[Записи о пространственных отношениях]
● ● ● ● ●
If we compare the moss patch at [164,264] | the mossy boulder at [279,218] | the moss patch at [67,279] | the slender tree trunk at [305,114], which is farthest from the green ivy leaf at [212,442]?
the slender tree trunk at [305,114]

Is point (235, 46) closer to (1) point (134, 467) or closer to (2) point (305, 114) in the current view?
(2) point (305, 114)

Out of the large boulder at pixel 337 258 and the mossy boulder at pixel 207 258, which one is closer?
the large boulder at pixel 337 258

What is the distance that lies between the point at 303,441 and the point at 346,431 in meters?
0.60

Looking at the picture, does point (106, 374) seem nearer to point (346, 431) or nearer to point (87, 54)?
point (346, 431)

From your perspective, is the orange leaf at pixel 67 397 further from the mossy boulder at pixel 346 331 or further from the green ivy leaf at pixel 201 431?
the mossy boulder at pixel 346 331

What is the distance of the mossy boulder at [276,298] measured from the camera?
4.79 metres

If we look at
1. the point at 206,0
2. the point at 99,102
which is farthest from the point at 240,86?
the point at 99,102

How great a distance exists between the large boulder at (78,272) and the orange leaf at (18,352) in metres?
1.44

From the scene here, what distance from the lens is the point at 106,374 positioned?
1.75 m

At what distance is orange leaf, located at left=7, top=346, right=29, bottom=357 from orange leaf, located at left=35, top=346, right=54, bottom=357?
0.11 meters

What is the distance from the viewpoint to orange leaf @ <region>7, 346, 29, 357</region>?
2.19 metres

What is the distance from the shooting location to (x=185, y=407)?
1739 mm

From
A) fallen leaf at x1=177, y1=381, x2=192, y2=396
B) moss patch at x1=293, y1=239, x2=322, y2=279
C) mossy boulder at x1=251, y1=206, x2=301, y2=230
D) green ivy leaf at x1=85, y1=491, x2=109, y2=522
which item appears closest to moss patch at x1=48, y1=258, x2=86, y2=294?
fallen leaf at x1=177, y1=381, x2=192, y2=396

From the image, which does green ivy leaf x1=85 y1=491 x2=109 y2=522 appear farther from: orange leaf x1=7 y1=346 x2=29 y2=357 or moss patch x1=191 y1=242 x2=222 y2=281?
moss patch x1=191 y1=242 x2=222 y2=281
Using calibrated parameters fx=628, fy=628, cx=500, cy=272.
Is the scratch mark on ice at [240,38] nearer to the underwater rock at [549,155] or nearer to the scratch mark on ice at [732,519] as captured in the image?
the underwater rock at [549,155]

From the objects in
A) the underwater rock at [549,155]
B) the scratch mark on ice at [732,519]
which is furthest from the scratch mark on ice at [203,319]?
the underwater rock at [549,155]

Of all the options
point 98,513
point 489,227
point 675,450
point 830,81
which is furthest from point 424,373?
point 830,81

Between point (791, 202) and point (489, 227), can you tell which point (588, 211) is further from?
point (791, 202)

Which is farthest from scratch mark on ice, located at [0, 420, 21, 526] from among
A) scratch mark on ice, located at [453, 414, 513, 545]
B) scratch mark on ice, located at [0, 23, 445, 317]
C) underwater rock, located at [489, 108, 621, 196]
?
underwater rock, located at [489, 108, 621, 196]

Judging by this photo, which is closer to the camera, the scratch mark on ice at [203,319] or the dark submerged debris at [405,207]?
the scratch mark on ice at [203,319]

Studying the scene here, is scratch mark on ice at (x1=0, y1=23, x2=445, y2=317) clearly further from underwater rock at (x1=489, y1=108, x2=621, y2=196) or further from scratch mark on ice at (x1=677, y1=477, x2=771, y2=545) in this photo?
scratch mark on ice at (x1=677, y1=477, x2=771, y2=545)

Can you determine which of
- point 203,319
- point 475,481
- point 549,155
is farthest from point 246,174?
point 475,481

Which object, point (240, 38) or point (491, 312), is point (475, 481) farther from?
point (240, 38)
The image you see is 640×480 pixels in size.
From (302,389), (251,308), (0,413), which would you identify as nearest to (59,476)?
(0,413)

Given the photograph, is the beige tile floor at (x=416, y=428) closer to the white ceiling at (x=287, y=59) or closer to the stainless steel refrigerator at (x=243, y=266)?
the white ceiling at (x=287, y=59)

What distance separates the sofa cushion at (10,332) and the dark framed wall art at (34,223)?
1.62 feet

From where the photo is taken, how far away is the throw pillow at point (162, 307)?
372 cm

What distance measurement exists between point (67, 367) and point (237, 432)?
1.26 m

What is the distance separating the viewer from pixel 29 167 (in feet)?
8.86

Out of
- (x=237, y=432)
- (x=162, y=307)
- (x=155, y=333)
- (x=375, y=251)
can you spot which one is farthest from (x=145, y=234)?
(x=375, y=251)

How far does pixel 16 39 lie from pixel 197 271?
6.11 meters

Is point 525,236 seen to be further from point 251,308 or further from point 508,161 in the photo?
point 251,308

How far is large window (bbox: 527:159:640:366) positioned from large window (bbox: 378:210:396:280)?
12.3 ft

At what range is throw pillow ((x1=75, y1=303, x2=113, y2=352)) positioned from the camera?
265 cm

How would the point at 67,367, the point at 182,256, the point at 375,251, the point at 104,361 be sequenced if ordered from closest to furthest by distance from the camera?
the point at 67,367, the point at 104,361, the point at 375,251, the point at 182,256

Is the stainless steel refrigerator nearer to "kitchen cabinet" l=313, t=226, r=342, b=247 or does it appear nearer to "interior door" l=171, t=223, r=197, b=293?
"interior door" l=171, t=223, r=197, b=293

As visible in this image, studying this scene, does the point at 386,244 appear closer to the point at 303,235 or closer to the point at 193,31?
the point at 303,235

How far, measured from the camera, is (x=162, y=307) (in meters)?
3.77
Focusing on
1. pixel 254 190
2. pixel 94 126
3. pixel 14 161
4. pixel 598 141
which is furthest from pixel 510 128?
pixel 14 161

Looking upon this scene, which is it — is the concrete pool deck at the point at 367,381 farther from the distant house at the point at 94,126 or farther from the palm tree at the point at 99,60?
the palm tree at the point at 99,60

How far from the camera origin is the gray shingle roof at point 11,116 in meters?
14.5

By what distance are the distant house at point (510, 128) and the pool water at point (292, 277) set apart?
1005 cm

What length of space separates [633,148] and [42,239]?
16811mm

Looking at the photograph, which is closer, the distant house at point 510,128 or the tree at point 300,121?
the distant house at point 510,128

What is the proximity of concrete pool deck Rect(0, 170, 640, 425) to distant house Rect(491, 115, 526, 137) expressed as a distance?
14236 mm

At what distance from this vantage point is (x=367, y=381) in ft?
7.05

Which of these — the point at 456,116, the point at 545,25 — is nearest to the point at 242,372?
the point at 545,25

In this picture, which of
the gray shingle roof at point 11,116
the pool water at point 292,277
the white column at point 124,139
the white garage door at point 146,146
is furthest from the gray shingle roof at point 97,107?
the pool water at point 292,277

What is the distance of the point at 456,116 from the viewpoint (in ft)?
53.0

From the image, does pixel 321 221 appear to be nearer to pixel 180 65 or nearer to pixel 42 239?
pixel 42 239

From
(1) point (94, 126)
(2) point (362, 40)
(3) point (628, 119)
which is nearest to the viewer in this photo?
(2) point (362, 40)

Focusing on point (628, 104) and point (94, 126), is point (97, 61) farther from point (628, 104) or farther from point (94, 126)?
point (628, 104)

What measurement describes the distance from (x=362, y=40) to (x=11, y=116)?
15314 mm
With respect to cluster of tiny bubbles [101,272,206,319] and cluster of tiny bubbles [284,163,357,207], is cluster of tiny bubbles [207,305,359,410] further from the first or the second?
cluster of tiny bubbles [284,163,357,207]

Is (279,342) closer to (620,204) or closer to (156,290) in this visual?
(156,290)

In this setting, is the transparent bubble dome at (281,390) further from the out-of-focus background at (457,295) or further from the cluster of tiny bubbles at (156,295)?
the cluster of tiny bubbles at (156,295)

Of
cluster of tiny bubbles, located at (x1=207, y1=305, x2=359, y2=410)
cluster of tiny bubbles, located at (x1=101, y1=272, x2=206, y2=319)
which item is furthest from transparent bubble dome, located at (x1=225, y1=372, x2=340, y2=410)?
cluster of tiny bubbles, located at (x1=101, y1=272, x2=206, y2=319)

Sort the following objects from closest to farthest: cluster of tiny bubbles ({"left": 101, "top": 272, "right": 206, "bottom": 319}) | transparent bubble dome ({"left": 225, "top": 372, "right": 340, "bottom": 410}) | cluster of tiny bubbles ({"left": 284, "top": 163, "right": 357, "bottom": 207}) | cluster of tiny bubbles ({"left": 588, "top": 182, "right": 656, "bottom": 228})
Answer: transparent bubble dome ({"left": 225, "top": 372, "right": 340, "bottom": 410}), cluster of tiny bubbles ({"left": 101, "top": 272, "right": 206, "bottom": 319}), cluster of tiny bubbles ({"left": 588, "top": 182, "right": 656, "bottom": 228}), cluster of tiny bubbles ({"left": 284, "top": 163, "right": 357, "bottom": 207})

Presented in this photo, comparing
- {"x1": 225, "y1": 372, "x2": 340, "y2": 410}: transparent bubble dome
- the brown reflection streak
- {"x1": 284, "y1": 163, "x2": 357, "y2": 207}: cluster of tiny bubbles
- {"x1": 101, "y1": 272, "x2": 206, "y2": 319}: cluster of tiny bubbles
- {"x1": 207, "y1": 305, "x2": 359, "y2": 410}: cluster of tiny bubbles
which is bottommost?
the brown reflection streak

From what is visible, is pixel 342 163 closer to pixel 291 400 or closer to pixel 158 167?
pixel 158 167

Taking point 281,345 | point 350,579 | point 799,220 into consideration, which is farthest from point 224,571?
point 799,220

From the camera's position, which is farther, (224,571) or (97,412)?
● ● ● ● ●
ПИСЬМЕННОЕ ЗАДАНИЕ
Перепишите данные от самого начала до строки с «0.11 meters» включительно, поменяв «orange leaf» на «yellow leaf» и оставив всё прочее как есть.

РЕЗУЛЬТАТ УПРАЖНЕНИЯ
If we compare the moss patch at [164,264] | the mossy boulder at [279,218] | the moss patch at [67,279] | the slender tree trunk at [305,114], which is farthest from the green ivy leaf at [212,442]?
the slender tree trunk at [305,114]

Is point (235, 46) closer to (1) point (134, 467) or closer to (2) point (305, 114) in the current view?
(2) point (305, 114)

Out of the large boulder at pixel 337 258 and the mossy boulder at pixel 207 258, which one is closer?
the large boulder at pixel 337 258

What is the distance that lies between the point at 303,441 and the point at 346,431 in meters?
0.60

Looking at the picture, does point (106, 374) seem nearer to point (346, 431) or nearer to point (87, 54)?
point (346, 431)

From your perspective, is the yellow leaf at pixel 67 397 further from the mossy boulder at pixel 346 331 or further from the green ivy leaf at pixel 201 431?
the mossy boulder at pixel 346 331

What is the distance of the mossy boulder at [276,298] measured from the camera?
4.79 metres

If we look at
1. the point at 206,0
2. the point at 99,102
which is farthest from the point at 240,86?
the point at 99,102

How great a distance exists between the large boulder at (78,272) and the yellow leaf at (18,352) in metres?
1.44

From the scene here, what distance from the lens is the point at 106,374 positioned?
1.75 m

At what distance is yellow leaf, located at left=7, top=346, right=29, bottom=357 from yellow leaf, located at left=35, top=346, right=54, bottom=357?
0.11 meters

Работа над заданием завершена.